Persistence of Trauma

Next we fit two models of association between the idioms and the clinical categories, adjusting for age, gender and the persistence of trauma. First, we examined individuals who experienced trauma only in childhood (less persistent trauma; n = 103). In this subsample, the model remains essentially the same as in the any-trauma group, with the following exceptions. Current MDD and dissociation are no longer associated, while dissociation remains associated with ataque (OR = 1.5, p = 016), currently feeling ill with nerves (OR = 1.5, p = 020) and altered perceptions (β = 5.6, p = 0001). Among the idioms of distress, only ataque and currently feeling ill with nerves remain associated in this sample (OR = 5.8, p = 0006).

Next, we examined the associations between idioms and clinical categories among participants who experienced trauma both during childhood and adulthood (more persistent trauma; n = 91). The model is identical to that for the any-trauma sample, other than some minor changes in the values of the coefficients and odds ratios (data available upon request).

Severity of Trauma

Figure 2 presents the associations between severity of trauma, MDD, PTSD and dissociation and the idioms of distress (n = 202), adjusting for age and gender. In this model, we used the number of ataques de nervios and the mean score on the perceptions items to approximate the severity of these idioms. Severity of trauma is positively associated with the presence of PTSD (p < 0.05) and with currently being ill with nerves (p < 0.05). As in the dichotomous model, dissociation is associated with the presence of MDD (p < 0.01) and with the number of reported lifetime ataques, the severity of the altered perceptions and currently being ill with nerves (p ≤ 0.001). MDD is also associated with the severity of the altered perceptions (p < 0.05). Among the idioms of distress, the severity measures for ataque and for the altered perceptions and the report of currently being ill with nerves are all strongly associated (p < 0.01). Being nervous since childhood again shows no significant associations with the other idioms or clinical categories.
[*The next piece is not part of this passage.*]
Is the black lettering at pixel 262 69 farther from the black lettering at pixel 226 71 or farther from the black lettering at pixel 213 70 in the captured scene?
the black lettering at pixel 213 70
Number of Idioms of Distress

Figure 3 presents the relationship structure among severity of trauma, number of idioms of distress, presence of PTSD and MDD and severity of dissociation. Grouping the idioms of distress as a continuous measure, we see a clear picture of associations emerge. Severity of trauma is positively associated with the number of idioms endorsed (p < 0.01) and with the presence of PTSD (p < 0.05). In turn, the number of idioms of distress is strongly associated with dissociation (p = 0.0001), which is associated with a diagnosis of MDD (p < 0.01). However, PTSD has no relationship with dissociation or with the idioms of distress. Table 4 presents the relationship of the mean trauma and dissociation scores and the number of idioms of distress. Each of these two clinical measures increases in an essentially monotonic fashion as the number of idioms increases, indicating a positive correlation. Assessed numerically (Pearson’s r), the correlation between BPSAQ scores and the number of idioms is r = 0.20 (p = 0.005) and that between DES score and the number of idioms is r = 0.42 (p < 0.0001).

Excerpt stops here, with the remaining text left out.